After the 1891 Season, the American Association folder and the Brown Stockings joined the National League.  in 1892, the team moved into a larger facility complete with a beer garden, a water flume ride, a horse racing track, an amusement park and an artificial lake used for ice skating in the winter.  The press ridiculed the new facility as “Coney Island West” and the National League, which prohibited gambling on its grounds, disapproved of the racetrack.

The years that followed the glory years of the 1880’s were mostly lean.  In 1898, the franchise had hit bottom and lost a record 111 games.  Von der Ahe’s dream ballpark was destroyed by a fire on April 16th of that year.  Von der Ahe went seriously into debt and would end up losing his team to Frank and Stanley Robison.  To add insult to injury, his wife divorced him.  Von der Ahe faded into obscurity.  He ended up tending bar at a small saloon and his former star player and manager Charlie Comiskey frequently sent him money to make ends meet.  In April of 1908, his old team (now known as the Cardinals) and the St. Louis Browns of the American League staged an exhibition game for his benefit that raised more than $4300.  Years of heavy alcohol consumption took its toll and on June 5, 1913, Chris Von de Ahe died of cirrhosis of the liver.  He was interred at Bellefontaine Cemetery and the statue that once stood outside his ballpark now adorns his grave.

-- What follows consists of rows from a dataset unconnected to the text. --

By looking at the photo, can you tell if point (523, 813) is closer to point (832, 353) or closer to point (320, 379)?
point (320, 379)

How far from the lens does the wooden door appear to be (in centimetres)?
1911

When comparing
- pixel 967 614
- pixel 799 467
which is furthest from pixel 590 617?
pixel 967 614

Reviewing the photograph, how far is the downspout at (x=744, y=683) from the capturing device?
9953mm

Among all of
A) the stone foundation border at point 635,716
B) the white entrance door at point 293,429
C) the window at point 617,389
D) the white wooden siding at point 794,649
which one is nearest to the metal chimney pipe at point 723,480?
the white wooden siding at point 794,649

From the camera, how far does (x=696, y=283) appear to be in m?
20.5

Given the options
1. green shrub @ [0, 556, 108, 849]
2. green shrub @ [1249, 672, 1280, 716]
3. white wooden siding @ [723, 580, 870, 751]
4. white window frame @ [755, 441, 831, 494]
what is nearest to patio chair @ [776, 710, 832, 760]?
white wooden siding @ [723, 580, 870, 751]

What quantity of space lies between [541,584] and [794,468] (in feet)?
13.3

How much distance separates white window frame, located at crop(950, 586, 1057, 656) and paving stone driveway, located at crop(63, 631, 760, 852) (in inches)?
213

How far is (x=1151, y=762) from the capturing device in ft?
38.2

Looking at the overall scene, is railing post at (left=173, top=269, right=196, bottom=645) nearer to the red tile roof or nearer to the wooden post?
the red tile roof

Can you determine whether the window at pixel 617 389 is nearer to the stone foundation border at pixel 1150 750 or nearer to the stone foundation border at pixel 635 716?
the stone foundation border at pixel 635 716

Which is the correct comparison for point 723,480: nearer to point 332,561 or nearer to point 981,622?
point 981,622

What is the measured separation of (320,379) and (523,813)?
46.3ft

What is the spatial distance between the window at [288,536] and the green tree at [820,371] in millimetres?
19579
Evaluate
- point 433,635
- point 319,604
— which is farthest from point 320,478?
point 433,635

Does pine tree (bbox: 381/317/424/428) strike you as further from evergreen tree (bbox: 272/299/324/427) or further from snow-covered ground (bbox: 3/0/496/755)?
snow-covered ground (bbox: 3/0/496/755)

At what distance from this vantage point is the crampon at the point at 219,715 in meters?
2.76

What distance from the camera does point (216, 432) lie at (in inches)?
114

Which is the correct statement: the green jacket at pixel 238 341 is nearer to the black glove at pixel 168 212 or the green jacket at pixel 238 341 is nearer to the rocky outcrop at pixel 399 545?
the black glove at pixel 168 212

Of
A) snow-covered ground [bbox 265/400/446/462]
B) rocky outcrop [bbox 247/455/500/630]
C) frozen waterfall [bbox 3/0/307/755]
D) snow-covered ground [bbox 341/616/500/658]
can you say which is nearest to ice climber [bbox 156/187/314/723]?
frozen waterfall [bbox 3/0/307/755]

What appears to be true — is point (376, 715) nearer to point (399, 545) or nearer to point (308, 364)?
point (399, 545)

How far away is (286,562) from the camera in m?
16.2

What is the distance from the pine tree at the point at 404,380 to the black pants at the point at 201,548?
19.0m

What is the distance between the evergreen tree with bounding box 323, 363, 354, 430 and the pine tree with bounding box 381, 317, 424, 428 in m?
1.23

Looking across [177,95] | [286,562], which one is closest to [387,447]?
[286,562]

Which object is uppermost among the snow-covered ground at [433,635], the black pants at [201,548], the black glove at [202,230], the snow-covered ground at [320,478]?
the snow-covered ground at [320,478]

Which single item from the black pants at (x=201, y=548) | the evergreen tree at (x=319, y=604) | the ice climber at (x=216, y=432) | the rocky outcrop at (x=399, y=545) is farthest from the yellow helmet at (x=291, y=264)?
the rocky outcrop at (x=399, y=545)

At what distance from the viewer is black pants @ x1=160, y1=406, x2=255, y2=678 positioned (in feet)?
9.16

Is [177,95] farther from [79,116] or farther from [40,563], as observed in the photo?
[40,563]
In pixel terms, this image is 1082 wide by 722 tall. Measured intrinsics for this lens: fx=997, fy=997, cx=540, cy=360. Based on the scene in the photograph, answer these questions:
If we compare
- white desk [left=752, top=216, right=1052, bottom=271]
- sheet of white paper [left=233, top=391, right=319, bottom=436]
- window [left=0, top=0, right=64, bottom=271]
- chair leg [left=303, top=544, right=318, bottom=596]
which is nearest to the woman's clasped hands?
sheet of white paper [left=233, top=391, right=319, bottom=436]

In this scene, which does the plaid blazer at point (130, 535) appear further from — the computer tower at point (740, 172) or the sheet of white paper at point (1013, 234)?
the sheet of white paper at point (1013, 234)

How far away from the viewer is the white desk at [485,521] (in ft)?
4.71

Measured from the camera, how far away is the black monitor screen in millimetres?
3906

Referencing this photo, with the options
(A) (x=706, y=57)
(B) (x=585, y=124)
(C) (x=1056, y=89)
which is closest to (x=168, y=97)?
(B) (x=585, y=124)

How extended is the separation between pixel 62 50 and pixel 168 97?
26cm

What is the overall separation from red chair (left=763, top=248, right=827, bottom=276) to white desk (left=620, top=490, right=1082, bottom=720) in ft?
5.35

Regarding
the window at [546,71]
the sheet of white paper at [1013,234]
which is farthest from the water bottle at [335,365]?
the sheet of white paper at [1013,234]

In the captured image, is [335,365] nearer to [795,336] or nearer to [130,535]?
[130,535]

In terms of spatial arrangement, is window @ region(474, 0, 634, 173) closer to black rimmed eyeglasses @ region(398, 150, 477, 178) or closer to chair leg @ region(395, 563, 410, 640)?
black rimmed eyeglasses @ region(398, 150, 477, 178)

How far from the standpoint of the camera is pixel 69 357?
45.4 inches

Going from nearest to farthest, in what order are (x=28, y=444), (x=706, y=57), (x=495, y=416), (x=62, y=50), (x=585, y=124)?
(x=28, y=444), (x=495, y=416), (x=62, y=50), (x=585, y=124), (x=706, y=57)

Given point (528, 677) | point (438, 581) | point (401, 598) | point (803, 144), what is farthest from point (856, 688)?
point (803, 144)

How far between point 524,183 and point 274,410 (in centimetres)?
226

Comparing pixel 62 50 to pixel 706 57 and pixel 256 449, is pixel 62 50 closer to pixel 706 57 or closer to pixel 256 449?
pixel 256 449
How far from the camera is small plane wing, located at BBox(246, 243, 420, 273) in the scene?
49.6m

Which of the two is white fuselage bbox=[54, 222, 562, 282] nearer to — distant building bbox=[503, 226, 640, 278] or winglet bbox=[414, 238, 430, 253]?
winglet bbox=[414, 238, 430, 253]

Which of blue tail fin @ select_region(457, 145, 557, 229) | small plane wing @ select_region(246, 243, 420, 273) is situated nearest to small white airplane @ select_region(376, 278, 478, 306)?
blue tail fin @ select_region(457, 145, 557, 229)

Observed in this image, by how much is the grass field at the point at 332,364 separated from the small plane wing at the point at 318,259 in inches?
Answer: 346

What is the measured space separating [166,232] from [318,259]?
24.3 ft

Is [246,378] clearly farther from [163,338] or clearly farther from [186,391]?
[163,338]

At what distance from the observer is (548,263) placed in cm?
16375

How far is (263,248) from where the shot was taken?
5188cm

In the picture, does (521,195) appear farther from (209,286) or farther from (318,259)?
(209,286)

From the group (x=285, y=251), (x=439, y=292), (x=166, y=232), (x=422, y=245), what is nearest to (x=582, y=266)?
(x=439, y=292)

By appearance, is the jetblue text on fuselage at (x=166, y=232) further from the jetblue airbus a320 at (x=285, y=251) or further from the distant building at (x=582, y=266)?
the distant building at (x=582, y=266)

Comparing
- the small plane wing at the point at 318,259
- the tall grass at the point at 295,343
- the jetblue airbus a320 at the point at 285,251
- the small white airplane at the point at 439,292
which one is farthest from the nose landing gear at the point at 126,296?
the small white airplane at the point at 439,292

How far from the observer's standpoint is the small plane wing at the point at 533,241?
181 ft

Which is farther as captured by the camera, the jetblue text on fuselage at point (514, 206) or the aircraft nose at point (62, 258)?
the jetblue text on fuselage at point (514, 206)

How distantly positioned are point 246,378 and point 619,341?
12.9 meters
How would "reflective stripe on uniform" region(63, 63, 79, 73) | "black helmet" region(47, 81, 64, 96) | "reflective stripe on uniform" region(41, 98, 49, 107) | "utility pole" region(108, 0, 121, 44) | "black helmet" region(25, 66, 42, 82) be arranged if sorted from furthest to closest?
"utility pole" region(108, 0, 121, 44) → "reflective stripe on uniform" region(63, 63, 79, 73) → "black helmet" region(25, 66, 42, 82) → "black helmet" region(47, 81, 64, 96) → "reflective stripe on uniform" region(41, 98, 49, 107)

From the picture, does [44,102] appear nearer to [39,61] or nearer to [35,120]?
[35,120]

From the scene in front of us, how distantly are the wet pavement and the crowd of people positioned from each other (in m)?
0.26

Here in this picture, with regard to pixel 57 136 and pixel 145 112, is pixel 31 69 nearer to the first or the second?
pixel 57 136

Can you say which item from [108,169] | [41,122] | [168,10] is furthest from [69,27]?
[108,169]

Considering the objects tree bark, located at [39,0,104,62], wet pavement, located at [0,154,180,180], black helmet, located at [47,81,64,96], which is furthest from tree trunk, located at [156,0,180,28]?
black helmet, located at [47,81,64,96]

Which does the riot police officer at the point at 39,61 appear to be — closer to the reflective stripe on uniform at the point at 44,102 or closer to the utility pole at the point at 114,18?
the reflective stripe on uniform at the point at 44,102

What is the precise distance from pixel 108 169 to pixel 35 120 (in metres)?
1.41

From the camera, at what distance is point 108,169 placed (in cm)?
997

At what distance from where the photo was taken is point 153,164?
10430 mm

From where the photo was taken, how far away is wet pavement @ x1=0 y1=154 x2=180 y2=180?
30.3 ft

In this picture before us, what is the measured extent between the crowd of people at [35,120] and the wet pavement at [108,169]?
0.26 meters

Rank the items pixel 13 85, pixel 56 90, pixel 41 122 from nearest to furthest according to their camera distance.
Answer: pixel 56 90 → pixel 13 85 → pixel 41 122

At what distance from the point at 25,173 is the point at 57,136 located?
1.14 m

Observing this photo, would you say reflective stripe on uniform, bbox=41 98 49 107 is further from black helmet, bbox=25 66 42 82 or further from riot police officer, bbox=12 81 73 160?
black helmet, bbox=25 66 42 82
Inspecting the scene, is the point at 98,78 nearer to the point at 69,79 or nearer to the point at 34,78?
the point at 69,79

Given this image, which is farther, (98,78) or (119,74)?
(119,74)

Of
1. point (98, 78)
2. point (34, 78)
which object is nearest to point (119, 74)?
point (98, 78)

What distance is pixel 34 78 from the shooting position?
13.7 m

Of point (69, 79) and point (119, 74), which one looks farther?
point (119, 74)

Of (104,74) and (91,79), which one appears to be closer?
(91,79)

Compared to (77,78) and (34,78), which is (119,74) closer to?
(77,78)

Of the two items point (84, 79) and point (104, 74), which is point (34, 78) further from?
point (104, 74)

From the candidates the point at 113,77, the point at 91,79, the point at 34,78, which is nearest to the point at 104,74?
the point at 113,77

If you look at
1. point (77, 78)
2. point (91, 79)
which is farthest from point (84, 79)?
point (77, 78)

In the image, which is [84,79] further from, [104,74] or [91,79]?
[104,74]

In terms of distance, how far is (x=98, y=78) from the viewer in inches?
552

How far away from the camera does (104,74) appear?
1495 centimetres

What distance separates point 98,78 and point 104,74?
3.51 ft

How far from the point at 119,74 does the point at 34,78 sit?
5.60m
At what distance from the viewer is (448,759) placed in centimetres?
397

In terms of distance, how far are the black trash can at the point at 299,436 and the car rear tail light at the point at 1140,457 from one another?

In 1899, Von der Ahe’s old team became known as the St. Louis Perfectos and their roster was stocked with such stars as outfielder Jesse “The Crab” Burkett, shortstop Bobby Wallace and pitcher Denton True “Cy” Young – Hall of Famers all.  The next year, they adopted the moniker they continue to use to this day…..the Cardinals.  In 1902, the Milwaukee Brewers (not to be confused with the Brewers of today) of the then brand new American League moved to St. Louis and became known as the Browns.  The American League Browns had no connection to Von der Ahe’s old club except for the name.  In 1954, the Browns left St. Louis, moved to Baltimore and became the Orioles.